If you have any issues with food, weight, or self-image then back away from this book right now. Put it down and move on. This is a difficult read and I would only recommend it for the mentally strong and most unshakably confident. These teen girls are obsessed with weight, diets, and starving themselves. They feel sorry for the regular women in the village as they are “fat” and as such shouldn’t even want to live their boring, pathetic lives. It’s a pretty extreme depiction of eating disorders where appearance is everything and youthfulness and being unnaturally, dangerously skinny is the only priority. Being inside these girls’ minds even briefly is appalling and very disturbing. I have no self-image issues and yet even I was made to feel a bit insecure and less than attractive/worthy. I can’t imagine what this book would do to someone with real body image concerns.

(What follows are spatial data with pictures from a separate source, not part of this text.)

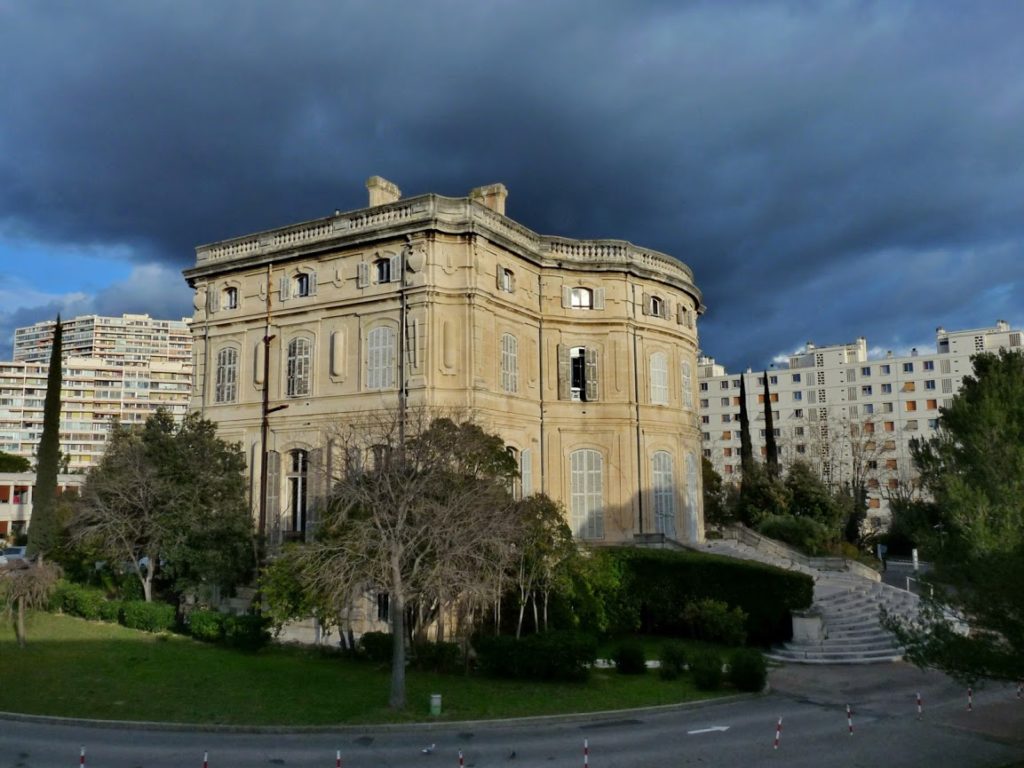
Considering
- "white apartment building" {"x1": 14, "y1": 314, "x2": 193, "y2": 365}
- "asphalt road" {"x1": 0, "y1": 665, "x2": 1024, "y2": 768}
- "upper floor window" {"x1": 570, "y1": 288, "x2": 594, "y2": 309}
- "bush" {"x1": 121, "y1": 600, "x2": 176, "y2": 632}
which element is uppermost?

Now that the warning is out of the way the story itself is quite good. There is a suicide that may have actually been a murder. The mystery is twisty although not totally unpredictable. Due to the nature of these girls, their school, and their teachers you can see where this is going and it’s unsurprisingly sordid and tragic. The ending is rather sudden and abrupt with almost all the loose threads left hanging. There is symbolic closure but very little that is concrete. It wasn’t very satisfying but it was fitting for the story in which no one is ever truly satisfied.
This is a deep story disguised by a lot of frivolous superficiality. It has an important message but it is difficult to see clearly through the offensiveness. I suspect that this will be a very polarizing book. If you can get past the nastiness and the horrible taste it will leave in your mouth it is entirely worth reading. Just be prepared to be left feeling a bit soiled and abused like an unloved rich girl sent away to boarding school.
Thank you to Counterpoint Press for providing an Electronic Advance Reader Copy via NetGalley for review.